■ Список заданий:
**A)** В каком году, согласно тексту о Кузмине, было написано стихотворение «Хлыстовская»?
**B)** Перепишите отрывок из текста о Кузмине, начав с места, где стоят слова «Благовесть здесь особого», и остановившись после «перед изумленным оком.». Поменяйте в нем «изумленным» на «удивленным».
**C)** Перечислите все названия стихотворений и циклов, которые приведены в кавычках в тексте о Кузмине.

■ Исходный текст:
Михаил Кузмин, авторитетный учитель и друг Радловой, в 1916 году написал стихотворение «Хлыстовская»; переложив сектантский распевец в новейшую стихотворную технику, он поместил его в цикл «Русский рай». В малоизвестном стихотворении «Ангел Благовествующий», которое стало частью цикла «Плен»[29], Кузмин вновь описывает хлыстовское радение, совмещая его с сюжетом Благовещения:
Крутится искряной розой Адонисова бока,
Высокого вестник рока,
Расплавленного вестник чувства,
Гавриил.
Благовесть здесь особого рода. Архангел Гавриил, принося свою весть Марии, кружится и пророчит по-хлыстовски. Обычные хлыстовские образы кружения быстрого, как вихрь, столь быстрого, что нельзя различить лица кружащегося, нагнетаются и дальше:
Когда вихревые складки
В радужной одежде
Вращались перед изумленным оком.

■ Исходные данные:
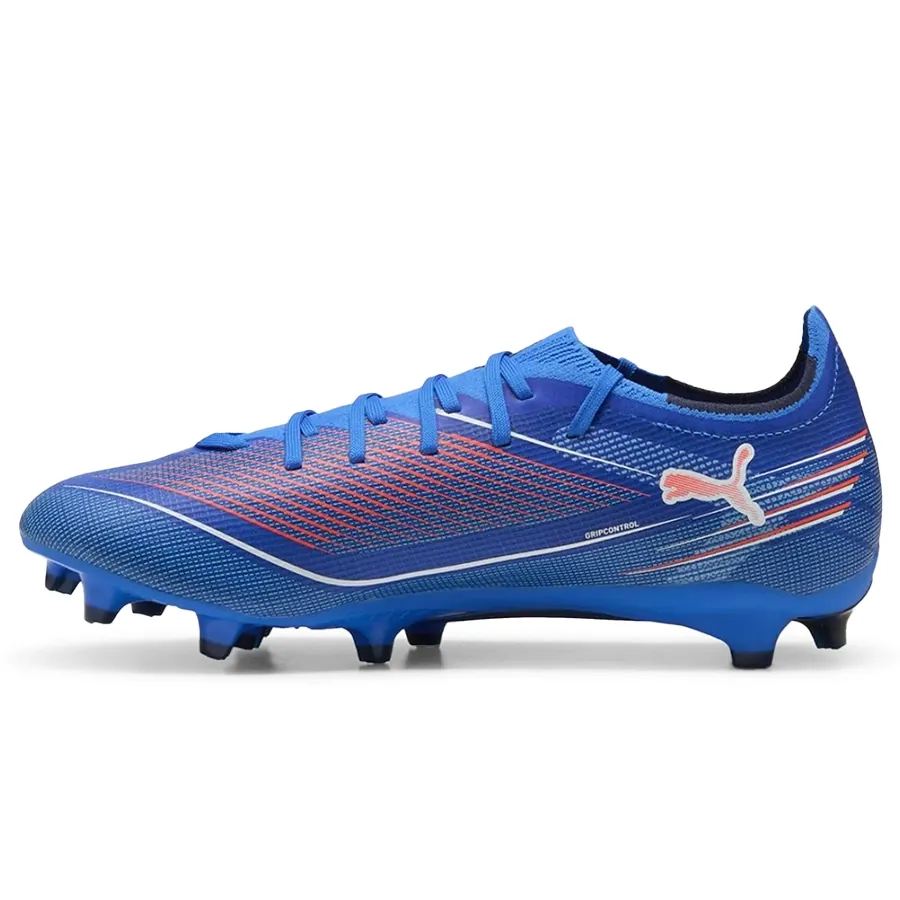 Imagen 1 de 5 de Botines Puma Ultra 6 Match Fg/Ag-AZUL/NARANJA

* * *

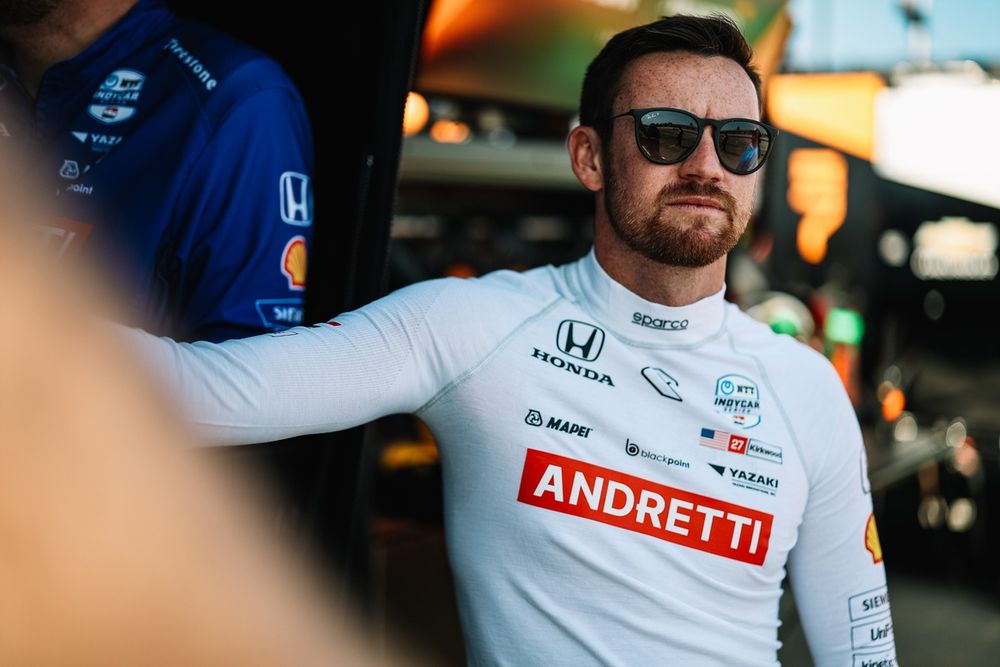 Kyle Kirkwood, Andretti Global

■ Ответы:
**A)** В 1916 году.

**B)**
Благовесть здесь особого рода. Архангел Гавриил, принося свою весть Марии, кружится и пророчит по-хлыстовски. Обычные хлыстовские образы кружения быстрого, как вихрь, столь быстрого, что нельзя различить лица кружащегося, нагнетаются и дальше:
Когда вихревые складки
В радужной одежде
Вращались перед удивленным оком.

**C)** «Хлыстовская», «Русский рай», «Ангел Благовествующий», «Плен»